» WHAT IS EXPECTED: Starting at the line that contains "2023-06-27T17:33:01, 3-frame burst.", return every line down to the end of the records below, exactly as written.

____ RECORDS FOR THIS EXERCISE

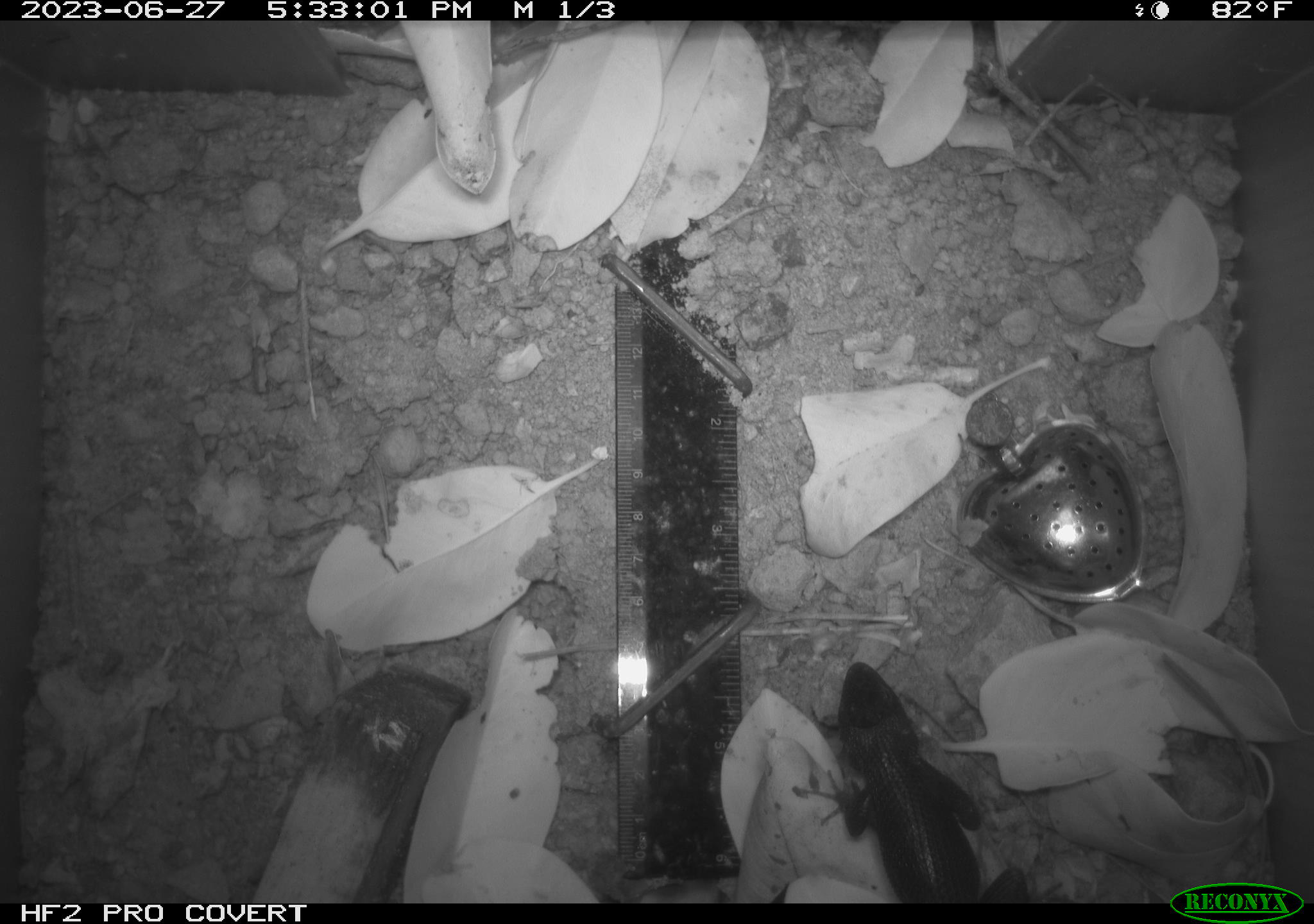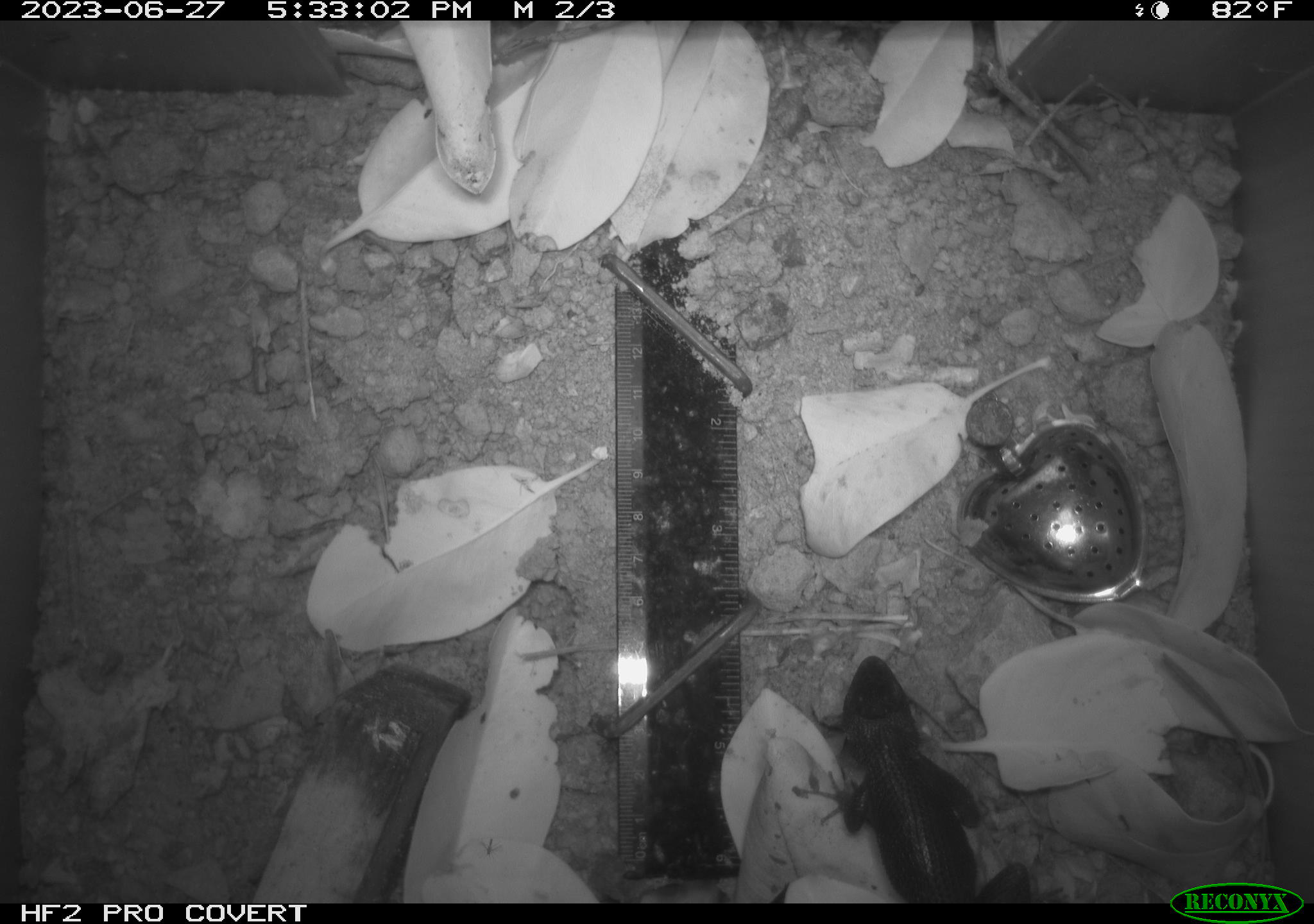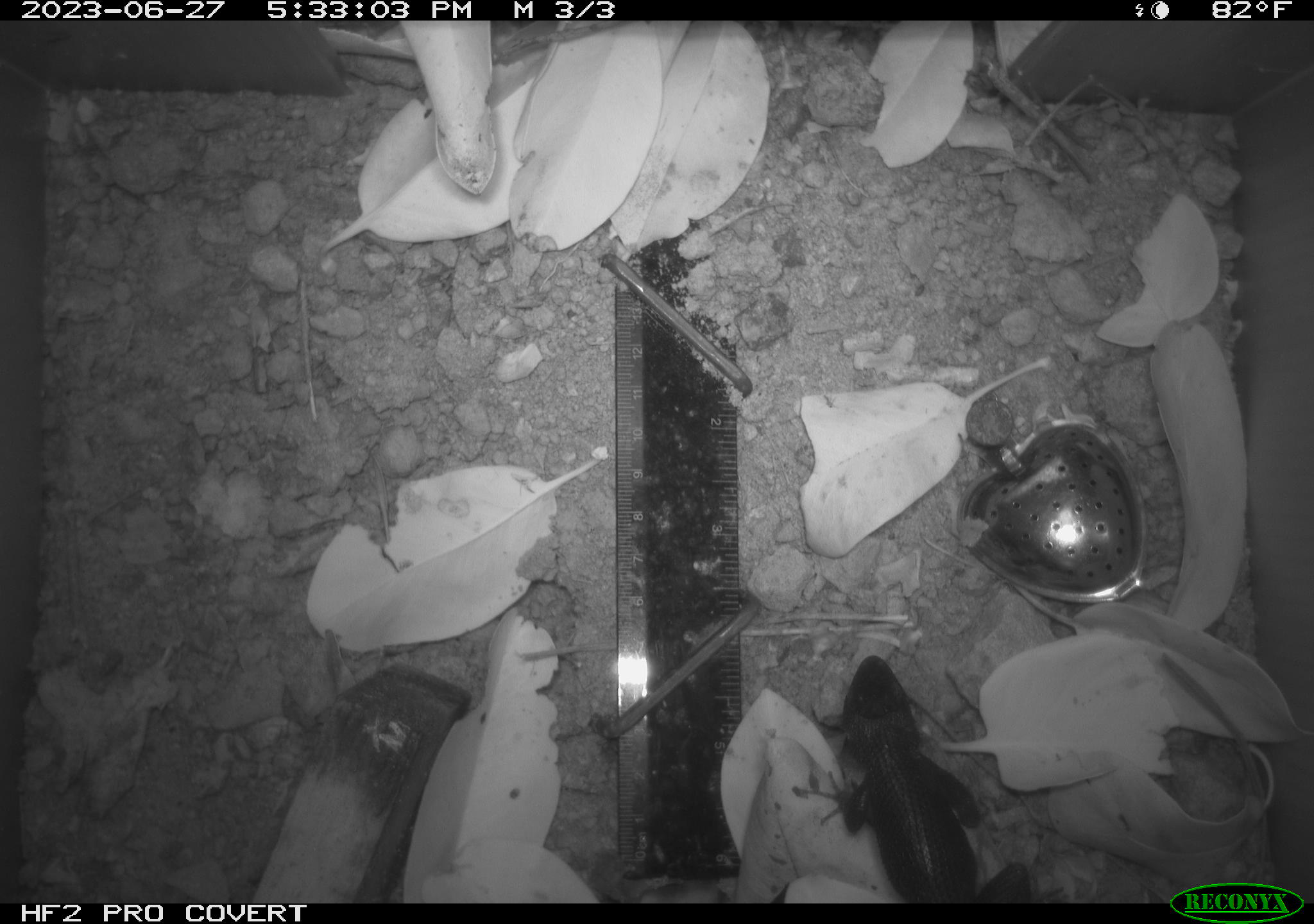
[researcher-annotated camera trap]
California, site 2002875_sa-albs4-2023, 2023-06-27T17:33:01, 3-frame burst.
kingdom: Animalia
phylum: Chordata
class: Reptilia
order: Squamata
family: Phrynosomatidae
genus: Sceloporus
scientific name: Sceloporus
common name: spiny lizards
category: sceloporus species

________

» EXPECTED OUTPUT:
California, site 2002875_sa-albs4-2023, 2023-06-27T17:33:01, 3-frame burst.
kingdom: Animalia
phylum: Chordata
class: Reptilia
order: Squamata
family: Phrynosomatidae
genus: Sceloporus
scientific name: Sceloporus
common name: spiny lizards
category: sceloporus species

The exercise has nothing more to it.